In fact, deductions, exemptions, and rate reductions have slashed many producers’ tax liabilities to zero, bringing down the overall tax rate from 7.7% to 2.9%. According to a recent Legislative Budget Boardstudy, over half of all operations take advantage of the “High-Cost Natural Gas Drilling Exemption.” Despite its name, this exemption is based purely on production definitions established in the 1970s, allowing, in one egregious example, a $24,000 well to be certified “high-cost” when the median drilling cost was $2.3 million.

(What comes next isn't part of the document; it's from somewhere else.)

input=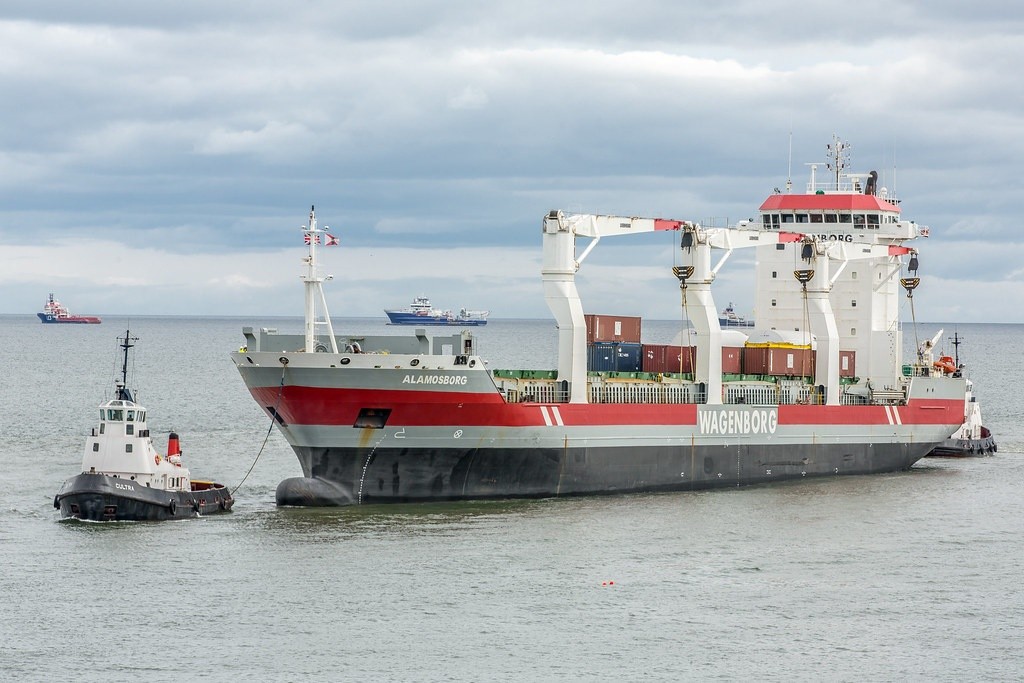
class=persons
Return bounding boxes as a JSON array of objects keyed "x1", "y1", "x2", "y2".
[{"x1": 917, "y1": 350, "x2": 923, "y2": 362}]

This finding led the Legislative Budget Board to recommend reducing the incentive; regrettably, with oil and gas companies lobbying heavily to prevent such changes, legislation went nowhere.
Nevertheless, taxes, donations, and grant programs might be able to patch many of the roads in the state’s shale plays, but what is the point if there is no plan to sustain the infrastructure by preventing or at least limiting the industry from ruining Texas roads?
Regulatory Dead End
Now, with HB 40, it seems that it would be all but impossible for local governments to set about creating such rules. Imagine an example in which a county designates certain roads for industry use and makes others off-limits in the interest of maintaining a safe and drivable path for residents and other businesses. If this route were not the shortest and most direct path possible, an operator could argue that they would be forced to incur more costs in the form of extra transportation costs. Therefore, the operator could challenge the rule under HB 40 citing that it is not commercially reasonable.

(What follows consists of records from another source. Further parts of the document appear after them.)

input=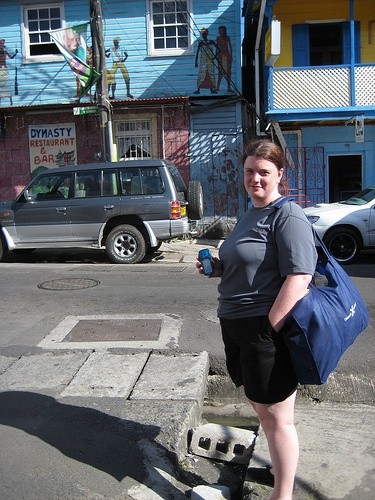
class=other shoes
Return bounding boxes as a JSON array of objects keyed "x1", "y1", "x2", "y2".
[{"x1": 247, "y1": 467, "x2": 295, "y2": 490}]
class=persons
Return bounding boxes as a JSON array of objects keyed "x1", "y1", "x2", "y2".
[{"x1": 196, "y1": 139, "x2": 318, "y2": 500}]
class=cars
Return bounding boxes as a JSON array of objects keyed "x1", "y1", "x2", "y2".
[{"x1": 301, "y1": 183, "x2": 375, "y2": 265}]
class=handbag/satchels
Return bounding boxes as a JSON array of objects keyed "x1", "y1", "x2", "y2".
[{"x1": 268, "y1": 197, "x2": 368, "y2": 385}]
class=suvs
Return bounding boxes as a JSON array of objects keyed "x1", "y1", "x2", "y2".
[{"x1": 0, "y1": 159, "x2": 204, "y2": 264}]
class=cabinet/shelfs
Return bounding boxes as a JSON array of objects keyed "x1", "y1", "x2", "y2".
[{"x1": 339, "y1": 190, "x2": 360, "y2": 201}]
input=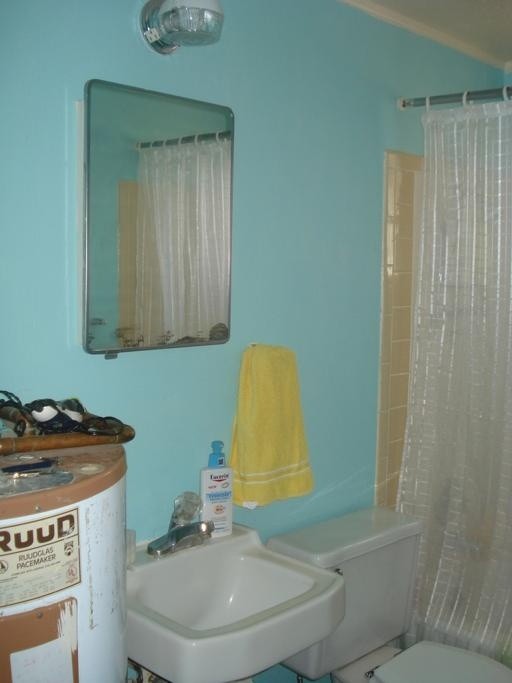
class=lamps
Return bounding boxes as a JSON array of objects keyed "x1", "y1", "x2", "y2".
[{"x1": 139, "y1": 0, "x2": 224, "y2": 54}]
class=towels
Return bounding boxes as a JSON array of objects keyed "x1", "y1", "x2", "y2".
[{"x1": 229, "y1": 346, "x2": 315, "y2": 508}]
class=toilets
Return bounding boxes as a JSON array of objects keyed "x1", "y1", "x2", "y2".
[{"x1": 270, "y1": 509, "x2": 511, "y2": 683}]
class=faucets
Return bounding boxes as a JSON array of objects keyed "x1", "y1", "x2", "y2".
[{"x1": 147, "y1": 492, "x2": 214, "y2": 552}]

Foreseeing this possibility, during the debate over HB 40, county officials asked the House and Senate to include language clarifying that counties would continue to be able to regulate traffic and road regulations. The Legislature refused, stating that the legislative intent was clear that counties still could regulate traffic from oil and gas operations, and that no actual language was needed.
The oil and gas industry is making a killing off of our state’s natural resources but such extreme acceleration of production has consequences, the state of the roads is just one example. Nobody knows this better than the people living near the fracking operations, so it just makes sense to allow local governments to mitigate some of the adverse affects of the industry. Induced seismicity, with the damage it does to homes and businesses, is another prevalent example. Yet HB 40, with its vague language, may severely curtail their ability to improve their situation by making the companies pay for the damage they’re doing, or, better yet, prevent the damage from occurring in the first place.